Problem to solve: Extract every line of the items below that contains the string "backrest", copying each one in full.

Recorded information:
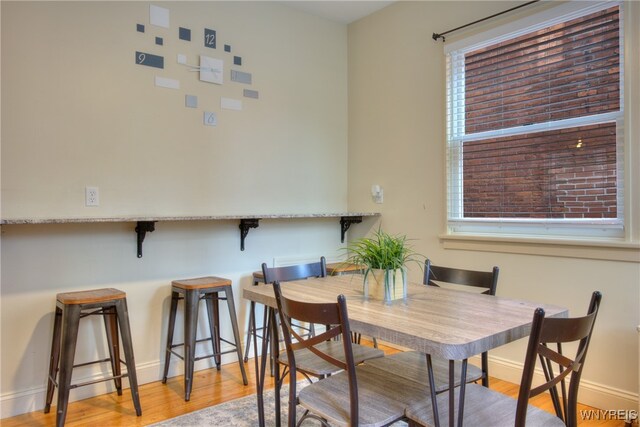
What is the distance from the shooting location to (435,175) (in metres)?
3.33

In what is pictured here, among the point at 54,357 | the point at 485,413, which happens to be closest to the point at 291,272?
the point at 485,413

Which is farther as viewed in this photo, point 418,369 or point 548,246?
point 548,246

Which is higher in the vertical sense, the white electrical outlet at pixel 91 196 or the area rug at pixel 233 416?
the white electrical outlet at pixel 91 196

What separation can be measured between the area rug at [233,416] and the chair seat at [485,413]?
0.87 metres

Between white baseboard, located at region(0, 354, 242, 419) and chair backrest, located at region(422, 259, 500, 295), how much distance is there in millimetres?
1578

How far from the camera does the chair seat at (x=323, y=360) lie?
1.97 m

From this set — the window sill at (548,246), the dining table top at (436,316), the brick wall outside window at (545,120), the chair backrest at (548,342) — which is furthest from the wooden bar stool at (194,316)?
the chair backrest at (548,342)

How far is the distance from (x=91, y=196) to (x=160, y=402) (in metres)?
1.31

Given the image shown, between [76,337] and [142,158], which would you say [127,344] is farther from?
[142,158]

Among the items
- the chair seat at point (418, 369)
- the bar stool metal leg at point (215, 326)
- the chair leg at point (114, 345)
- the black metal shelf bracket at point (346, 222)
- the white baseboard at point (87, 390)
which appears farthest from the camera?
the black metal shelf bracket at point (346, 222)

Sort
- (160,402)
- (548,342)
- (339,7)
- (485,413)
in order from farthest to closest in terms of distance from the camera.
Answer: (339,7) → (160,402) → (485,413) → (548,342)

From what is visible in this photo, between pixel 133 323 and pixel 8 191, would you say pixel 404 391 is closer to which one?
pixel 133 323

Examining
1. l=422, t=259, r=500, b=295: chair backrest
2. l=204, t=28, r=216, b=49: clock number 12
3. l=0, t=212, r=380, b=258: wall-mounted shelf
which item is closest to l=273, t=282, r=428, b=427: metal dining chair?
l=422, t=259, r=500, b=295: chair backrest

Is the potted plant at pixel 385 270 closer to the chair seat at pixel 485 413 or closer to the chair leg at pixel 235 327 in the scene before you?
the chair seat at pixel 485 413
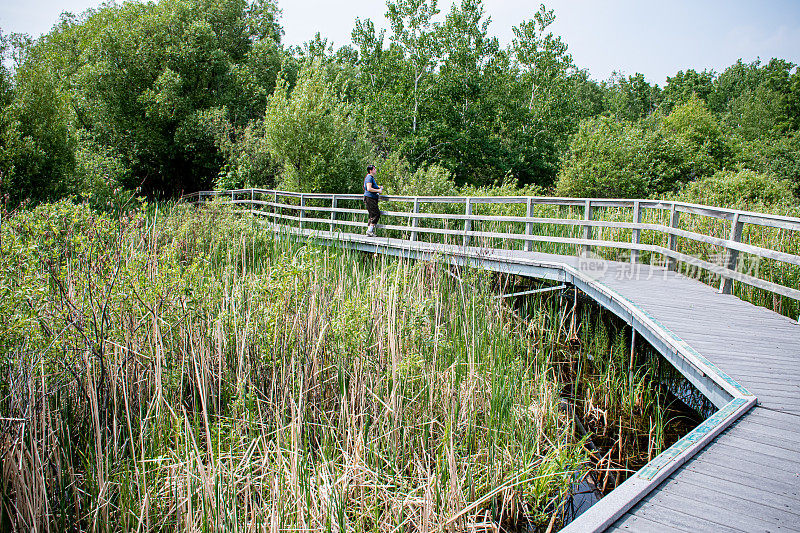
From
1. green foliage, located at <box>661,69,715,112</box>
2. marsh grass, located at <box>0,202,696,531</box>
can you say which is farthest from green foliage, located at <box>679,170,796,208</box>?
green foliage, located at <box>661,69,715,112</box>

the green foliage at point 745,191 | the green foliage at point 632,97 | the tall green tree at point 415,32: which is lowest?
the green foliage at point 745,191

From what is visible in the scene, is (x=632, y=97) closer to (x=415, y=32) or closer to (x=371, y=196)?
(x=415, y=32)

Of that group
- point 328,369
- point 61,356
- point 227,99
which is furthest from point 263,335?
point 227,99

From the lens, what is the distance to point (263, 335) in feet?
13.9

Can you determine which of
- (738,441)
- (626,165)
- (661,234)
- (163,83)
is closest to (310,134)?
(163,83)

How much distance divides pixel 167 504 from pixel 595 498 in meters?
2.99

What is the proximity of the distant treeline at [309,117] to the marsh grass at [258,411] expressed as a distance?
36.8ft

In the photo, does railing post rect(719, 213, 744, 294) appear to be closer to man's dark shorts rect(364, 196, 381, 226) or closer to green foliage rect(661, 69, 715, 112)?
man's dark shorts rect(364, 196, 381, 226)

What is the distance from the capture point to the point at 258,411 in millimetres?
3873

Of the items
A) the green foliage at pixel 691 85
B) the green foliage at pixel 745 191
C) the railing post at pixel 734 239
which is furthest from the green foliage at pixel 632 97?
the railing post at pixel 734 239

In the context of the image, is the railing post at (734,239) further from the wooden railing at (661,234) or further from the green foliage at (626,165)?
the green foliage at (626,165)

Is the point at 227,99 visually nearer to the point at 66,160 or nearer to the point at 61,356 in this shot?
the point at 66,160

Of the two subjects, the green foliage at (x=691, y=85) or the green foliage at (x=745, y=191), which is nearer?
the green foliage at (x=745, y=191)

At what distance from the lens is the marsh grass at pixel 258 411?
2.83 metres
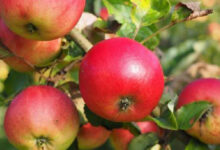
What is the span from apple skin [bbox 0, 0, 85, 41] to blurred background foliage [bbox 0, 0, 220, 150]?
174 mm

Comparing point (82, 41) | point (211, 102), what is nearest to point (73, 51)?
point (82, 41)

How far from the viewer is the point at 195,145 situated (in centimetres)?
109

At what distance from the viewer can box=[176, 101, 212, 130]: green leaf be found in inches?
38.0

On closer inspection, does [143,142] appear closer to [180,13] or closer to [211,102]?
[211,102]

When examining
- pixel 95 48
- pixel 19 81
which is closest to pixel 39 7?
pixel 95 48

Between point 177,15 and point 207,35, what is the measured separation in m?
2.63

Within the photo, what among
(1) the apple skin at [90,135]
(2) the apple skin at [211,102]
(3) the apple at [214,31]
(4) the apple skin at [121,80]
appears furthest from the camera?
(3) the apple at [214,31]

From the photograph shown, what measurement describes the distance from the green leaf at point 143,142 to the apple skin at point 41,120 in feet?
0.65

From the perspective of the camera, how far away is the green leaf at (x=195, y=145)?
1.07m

...

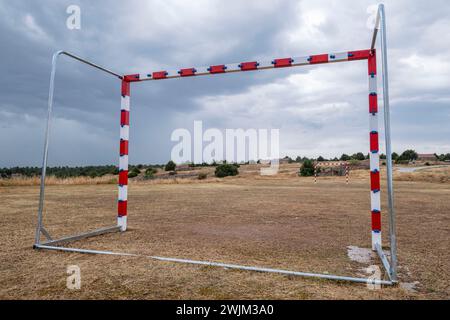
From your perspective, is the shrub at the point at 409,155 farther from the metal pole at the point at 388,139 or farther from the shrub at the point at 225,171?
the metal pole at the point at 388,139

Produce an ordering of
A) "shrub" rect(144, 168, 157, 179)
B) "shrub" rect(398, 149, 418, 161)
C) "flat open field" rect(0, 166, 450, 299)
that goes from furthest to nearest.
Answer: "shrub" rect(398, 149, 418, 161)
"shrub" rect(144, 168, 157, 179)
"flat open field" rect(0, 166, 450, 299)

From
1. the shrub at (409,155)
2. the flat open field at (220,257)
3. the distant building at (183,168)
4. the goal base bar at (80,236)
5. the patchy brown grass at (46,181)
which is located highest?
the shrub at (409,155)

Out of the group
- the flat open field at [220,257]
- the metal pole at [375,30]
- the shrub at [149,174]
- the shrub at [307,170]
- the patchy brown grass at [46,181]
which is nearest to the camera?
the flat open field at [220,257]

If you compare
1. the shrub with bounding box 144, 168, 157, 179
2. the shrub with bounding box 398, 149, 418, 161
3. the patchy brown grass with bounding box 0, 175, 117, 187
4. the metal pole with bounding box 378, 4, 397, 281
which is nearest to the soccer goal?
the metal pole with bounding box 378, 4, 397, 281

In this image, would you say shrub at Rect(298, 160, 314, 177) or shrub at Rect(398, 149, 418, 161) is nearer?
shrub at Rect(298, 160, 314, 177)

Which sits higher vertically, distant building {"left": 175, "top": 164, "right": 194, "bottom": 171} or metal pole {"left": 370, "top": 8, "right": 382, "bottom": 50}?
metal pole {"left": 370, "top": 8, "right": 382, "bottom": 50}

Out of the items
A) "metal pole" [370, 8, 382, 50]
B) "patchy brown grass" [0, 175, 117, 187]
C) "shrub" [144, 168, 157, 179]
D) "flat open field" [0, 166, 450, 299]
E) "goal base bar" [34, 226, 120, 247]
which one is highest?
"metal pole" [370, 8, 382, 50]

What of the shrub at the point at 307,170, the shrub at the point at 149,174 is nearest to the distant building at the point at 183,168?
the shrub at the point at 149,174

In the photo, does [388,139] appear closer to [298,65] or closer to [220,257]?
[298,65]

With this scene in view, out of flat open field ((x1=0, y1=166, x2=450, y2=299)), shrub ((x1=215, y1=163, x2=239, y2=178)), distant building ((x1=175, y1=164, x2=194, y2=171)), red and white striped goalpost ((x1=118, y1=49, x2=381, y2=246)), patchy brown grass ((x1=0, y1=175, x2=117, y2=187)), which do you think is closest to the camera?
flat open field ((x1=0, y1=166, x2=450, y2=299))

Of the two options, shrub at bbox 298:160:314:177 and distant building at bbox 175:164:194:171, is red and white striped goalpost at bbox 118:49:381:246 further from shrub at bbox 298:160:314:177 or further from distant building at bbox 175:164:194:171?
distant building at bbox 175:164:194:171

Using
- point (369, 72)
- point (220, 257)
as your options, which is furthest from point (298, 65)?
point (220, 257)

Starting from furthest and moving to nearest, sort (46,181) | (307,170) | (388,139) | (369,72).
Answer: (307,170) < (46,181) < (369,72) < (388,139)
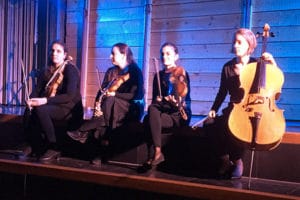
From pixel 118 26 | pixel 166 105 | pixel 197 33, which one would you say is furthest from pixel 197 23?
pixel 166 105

--

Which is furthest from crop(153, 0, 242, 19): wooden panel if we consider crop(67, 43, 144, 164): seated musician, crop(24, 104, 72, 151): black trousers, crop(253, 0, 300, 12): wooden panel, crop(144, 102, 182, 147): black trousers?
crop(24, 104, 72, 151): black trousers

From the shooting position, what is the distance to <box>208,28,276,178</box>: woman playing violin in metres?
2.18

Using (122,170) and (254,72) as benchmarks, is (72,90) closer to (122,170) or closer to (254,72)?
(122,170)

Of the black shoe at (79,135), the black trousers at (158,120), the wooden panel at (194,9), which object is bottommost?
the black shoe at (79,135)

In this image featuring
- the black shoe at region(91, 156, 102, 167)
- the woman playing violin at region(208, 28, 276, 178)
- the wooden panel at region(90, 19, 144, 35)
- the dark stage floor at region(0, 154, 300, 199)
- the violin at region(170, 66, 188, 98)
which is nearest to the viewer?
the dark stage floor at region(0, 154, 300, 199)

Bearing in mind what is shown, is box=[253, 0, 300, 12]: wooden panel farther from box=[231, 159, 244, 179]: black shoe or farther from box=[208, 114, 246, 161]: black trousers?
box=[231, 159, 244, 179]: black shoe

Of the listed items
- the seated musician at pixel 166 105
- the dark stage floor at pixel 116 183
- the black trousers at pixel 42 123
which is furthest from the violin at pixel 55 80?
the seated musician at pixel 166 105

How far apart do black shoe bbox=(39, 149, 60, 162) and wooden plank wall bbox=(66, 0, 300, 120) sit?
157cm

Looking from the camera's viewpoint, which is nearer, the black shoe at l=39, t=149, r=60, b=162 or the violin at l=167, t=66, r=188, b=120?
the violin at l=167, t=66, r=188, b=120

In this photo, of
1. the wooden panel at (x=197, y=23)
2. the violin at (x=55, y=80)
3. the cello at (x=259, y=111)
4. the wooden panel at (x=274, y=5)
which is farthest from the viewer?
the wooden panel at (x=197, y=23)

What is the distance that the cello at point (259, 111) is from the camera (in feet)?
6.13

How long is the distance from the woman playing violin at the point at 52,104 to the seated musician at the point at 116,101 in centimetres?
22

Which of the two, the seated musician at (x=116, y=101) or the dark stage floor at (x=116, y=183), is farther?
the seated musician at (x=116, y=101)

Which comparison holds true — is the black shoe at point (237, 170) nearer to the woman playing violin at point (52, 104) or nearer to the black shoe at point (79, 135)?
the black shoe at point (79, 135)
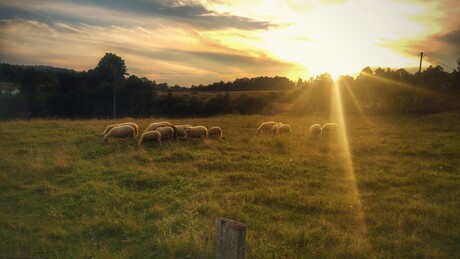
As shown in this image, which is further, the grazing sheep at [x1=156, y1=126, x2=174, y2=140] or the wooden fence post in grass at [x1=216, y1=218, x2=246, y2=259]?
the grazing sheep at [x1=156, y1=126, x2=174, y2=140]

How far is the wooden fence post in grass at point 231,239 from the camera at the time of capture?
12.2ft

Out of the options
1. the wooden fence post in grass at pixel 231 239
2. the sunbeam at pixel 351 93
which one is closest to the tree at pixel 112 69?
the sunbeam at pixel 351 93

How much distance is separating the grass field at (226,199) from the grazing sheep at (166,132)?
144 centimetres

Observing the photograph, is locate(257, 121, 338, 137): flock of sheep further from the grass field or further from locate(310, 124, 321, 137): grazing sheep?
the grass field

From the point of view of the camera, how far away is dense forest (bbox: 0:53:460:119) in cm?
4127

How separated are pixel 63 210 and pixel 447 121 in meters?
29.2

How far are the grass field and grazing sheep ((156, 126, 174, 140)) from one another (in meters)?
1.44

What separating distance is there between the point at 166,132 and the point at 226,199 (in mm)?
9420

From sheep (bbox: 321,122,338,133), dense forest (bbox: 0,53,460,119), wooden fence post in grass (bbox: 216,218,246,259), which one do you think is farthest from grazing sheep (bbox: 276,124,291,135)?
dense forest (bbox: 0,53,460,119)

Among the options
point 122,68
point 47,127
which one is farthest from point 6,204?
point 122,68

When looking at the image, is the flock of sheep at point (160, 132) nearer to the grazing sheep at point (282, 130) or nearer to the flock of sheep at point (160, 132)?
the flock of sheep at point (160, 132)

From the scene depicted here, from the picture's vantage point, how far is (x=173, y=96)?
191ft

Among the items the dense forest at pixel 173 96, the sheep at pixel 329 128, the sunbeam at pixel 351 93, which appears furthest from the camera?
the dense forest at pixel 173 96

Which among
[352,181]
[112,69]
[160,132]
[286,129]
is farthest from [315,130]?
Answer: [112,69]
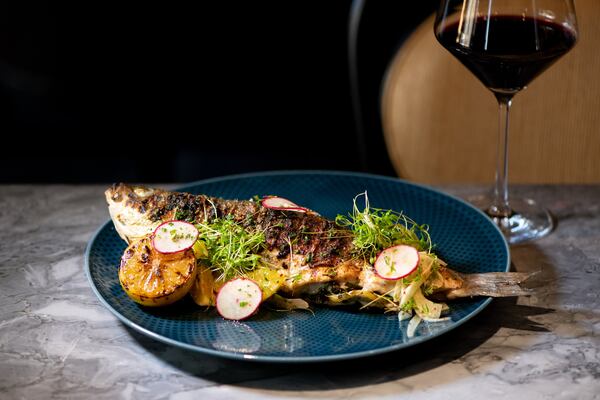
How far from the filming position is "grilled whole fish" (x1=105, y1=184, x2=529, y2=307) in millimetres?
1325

Output below:
Between white baseboard, located at region(0, 354, 242, 419) and chair backrest, located at region(422, 259, 500, 295), how much distance is there in millimetres?
From this set — the window sill at (548,246), the dining table top at (436,316), the brick wall outside window at (545,120), the chair backrest at (548,342) — which is furthest from the wooden bar stool at (194,316)?
the chair backrest at (548,342)
1. l=422, t=259, r=500, b=295: chair backrest
l=422, t=259, r=500, b=295: chair backrest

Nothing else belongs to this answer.